Spatial reasoning dataset excerpts:
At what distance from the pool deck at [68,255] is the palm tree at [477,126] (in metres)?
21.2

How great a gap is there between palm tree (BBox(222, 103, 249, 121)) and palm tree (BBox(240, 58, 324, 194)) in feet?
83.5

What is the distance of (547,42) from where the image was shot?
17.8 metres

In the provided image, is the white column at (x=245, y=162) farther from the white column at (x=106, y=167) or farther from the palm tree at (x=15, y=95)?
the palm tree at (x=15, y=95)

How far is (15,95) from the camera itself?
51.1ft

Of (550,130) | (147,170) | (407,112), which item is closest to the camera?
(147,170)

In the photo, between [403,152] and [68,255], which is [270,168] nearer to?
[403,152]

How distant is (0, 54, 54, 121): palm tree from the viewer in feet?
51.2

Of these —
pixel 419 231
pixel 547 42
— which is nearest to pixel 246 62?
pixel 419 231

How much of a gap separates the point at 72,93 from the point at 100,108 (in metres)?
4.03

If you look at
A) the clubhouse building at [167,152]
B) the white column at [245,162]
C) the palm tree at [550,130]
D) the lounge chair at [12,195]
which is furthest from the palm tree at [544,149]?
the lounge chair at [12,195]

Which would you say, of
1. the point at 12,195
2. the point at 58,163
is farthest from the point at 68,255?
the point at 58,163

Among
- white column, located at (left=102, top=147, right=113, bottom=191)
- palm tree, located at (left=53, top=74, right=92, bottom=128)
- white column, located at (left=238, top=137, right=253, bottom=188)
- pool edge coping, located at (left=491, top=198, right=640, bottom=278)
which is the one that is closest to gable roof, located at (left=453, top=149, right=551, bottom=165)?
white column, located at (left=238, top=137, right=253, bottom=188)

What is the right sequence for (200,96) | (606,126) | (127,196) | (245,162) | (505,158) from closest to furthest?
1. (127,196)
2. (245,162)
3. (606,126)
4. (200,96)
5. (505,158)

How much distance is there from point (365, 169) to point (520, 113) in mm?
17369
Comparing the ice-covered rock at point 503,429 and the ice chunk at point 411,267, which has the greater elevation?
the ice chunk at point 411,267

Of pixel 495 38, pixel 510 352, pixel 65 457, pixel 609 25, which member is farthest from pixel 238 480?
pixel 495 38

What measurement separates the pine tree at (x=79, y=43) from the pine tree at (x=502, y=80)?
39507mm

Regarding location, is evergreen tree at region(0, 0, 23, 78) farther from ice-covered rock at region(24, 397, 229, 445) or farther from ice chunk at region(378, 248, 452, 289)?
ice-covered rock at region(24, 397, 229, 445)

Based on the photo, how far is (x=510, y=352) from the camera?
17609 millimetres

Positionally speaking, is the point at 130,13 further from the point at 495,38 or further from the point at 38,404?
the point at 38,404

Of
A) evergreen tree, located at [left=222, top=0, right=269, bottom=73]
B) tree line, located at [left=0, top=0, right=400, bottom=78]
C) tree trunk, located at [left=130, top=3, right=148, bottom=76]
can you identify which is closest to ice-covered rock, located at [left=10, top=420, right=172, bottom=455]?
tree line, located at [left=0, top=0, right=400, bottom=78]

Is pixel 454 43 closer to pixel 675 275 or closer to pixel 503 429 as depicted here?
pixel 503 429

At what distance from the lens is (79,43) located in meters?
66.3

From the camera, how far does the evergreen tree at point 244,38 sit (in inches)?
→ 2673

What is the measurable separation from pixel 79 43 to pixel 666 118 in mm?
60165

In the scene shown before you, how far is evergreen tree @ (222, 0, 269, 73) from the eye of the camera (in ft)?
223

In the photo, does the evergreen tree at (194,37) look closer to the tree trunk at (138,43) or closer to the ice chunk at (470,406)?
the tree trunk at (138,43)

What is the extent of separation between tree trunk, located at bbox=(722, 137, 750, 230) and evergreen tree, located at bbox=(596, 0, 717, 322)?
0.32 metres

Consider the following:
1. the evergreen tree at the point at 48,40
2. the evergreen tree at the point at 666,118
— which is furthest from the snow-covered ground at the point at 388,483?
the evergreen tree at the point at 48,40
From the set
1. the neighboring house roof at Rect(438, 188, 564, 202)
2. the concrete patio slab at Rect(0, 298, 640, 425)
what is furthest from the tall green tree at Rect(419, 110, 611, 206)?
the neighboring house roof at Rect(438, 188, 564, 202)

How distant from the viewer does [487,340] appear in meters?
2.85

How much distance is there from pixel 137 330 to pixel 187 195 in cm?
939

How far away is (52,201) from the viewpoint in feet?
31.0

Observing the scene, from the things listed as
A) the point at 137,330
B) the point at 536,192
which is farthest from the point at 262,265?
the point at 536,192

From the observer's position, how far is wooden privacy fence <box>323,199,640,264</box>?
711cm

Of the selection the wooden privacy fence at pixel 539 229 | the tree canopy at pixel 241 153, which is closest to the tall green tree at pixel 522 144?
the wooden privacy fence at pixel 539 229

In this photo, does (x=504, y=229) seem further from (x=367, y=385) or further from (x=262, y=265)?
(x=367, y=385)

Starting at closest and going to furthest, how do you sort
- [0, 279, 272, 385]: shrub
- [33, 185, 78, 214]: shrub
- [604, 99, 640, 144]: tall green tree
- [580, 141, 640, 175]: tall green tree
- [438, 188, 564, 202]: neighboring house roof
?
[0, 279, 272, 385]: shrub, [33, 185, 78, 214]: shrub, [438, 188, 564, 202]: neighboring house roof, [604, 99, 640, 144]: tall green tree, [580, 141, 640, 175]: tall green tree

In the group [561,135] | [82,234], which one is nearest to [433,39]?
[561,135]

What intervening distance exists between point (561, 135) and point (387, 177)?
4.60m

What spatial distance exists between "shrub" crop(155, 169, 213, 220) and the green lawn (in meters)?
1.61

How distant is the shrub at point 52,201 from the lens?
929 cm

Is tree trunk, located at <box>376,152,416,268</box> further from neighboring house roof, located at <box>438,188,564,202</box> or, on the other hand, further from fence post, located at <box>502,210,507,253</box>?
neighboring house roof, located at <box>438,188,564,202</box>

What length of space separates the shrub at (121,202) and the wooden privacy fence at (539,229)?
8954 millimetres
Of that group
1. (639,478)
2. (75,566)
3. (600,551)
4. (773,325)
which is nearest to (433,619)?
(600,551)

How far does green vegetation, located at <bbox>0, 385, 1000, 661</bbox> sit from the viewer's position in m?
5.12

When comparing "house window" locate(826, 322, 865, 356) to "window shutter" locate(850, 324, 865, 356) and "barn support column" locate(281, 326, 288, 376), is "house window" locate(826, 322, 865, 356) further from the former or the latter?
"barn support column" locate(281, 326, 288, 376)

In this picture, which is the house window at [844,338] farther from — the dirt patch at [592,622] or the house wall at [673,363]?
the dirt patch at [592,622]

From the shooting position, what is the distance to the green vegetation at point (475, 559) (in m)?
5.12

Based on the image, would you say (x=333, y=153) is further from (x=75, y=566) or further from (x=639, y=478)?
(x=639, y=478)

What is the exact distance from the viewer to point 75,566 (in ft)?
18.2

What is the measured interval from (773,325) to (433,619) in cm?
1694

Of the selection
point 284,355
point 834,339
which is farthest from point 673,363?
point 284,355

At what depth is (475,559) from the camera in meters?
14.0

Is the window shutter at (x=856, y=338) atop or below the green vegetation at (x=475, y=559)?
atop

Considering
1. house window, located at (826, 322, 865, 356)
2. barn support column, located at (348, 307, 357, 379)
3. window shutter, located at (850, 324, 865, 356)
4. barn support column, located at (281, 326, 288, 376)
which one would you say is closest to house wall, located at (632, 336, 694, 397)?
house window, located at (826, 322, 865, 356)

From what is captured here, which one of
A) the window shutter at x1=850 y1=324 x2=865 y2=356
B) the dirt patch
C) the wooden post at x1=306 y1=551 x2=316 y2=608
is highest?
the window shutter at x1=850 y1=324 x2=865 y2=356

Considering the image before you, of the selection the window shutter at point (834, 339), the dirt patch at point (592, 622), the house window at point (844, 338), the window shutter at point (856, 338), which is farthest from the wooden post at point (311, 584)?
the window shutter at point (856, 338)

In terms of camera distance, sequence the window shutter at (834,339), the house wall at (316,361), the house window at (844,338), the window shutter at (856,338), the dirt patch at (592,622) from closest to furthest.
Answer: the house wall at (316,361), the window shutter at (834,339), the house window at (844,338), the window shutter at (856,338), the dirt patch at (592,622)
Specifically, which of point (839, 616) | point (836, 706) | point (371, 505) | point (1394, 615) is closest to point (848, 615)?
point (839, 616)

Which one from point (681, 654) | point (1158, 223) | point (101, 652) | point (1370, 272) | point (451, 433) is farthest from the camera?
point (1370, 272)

-- SHORT EXERCISE --
Can you change every "evergreen tree" to "pine tree" in the records, covering everything from the line containing "At what distance from the lens" down to the line containing "0.32 metres", with all else left the same?

-- ANSWER BELOW --
At what distance from the lens is (79,43) located in meters?
66.3

From the camera, how far does the pine tree at point 244,38 sit (in inches)?
→ 2673

What is the measurable separation from pixel 79 43 to pixel 666 118 in mm?
60165

In the scene shown before you, how far is pine tree @ (222, 0, 269, 73) from the eye of the camera (in ft)?
223

In the photo, does the pine tree at (194,37) look closer to the tree trunk at (138,43) or closer to the ice chunk at (470,406)?
the tree trunk at (138,43)

What is the extent of separation between tree trunk, located at bbox=(722, 137, 750, 230) and pine tree, located at bbox=(596, 0, 717, 322)?
0.32 metres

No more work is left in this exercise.